■ **Task instructions**
Convert the rows below into a Markdown table with two columns, No. and Text, giving each non-blank line its own numbered row and leaving blank lines out.

######

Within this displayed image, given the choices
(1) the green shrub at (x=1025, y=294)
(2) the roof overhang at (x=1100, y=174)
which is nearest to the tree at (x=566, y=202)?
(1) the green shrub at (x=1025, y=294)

######

■ **Task result**
| No. | Text |
|---|---|
| 1 | Within this displayed image, given the choices |
| 2 | (1) the green shrub at (x=1025, y=294) |
| 3 | (2) the roof overhang at (x=1100, y=174) |
| 4 | which is nearest to the tree at (x=566, y=202)? |
| 5 | (1) the green shrub at (x=1025, y=294) |